- [Short task]:
Reproduce word for word the lines in the entries below, starting at the line that contains "Sorted from farthest" and ending at the line that contains "[803,211] < [378,355] < [648,356] < [296,481]". Include both of those lines.

- [Data shown]:
++++

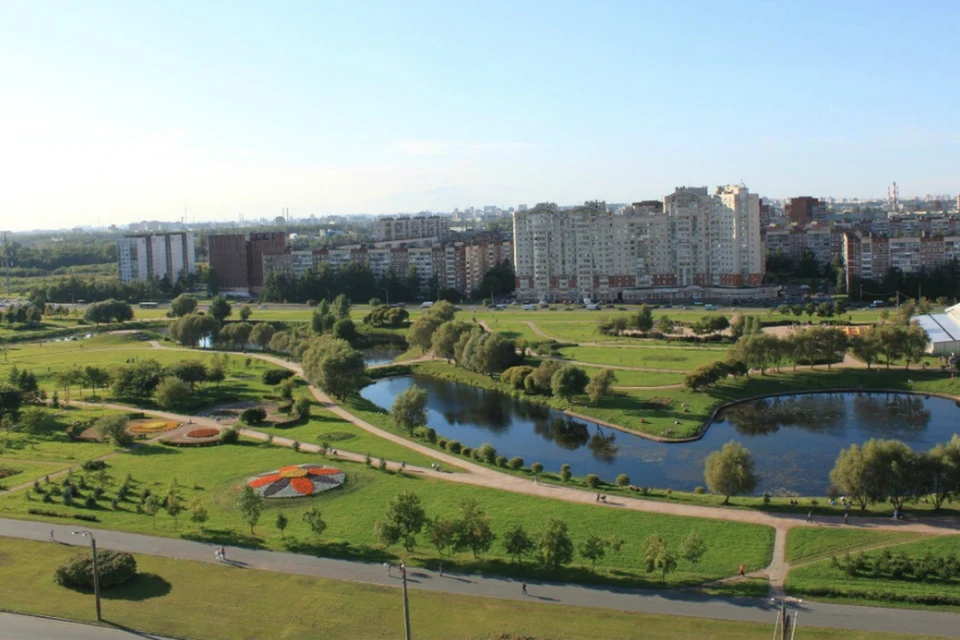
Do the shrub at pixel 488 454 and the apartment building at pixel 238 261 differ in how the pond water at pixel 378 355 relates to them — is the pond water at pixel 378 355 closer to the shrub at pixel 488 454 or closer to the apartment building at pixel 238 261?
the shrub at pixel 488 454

++++

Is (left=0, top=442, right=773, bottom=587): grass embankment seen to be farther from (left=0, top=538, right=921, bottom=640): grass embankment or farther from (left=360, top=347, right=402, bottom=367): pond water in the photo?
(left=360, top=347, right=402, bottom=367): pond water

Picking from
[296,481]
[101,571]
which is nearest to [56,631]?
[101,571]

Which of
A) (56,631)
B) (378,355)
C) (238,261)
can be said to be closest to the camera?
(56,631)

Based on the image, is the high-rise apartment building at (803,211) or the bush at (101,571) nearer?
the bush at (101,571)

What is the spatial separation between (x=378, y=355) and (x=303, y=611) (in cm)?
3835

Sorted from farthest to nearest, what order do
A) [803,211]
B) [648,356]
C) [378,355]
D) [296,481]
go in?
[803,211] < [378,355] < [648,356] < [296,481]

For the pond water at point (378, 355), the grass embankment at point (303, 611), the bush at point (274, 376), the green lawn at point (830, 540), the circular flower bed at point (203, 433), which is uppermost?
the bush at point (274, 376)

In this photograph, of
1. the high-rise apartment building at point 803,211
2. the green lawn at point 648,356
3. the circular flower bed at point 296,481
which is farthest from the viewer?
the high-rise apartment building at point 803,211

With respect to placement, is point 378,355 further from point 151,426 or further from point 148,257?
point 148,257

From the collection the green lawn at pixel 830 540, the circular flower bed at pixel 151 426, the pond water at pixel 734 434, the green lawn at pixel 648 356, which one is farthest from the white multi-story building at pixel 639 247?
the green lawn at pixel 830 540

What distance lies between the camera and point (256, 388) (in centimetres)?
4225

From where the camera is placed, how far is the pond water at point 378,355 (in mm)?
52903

++++

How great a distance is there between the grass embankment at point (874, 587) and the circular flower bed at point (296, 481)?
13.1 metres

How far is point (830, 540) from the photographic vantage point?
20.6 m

++++

- [Task answer]:
Sorted from farthest to nearest, what order do
A) [803,211]
B) [648,356]
C) [378,355]
D) [296,481]
go in?
[803,211] < [378,355] < [648,356] < [296,481]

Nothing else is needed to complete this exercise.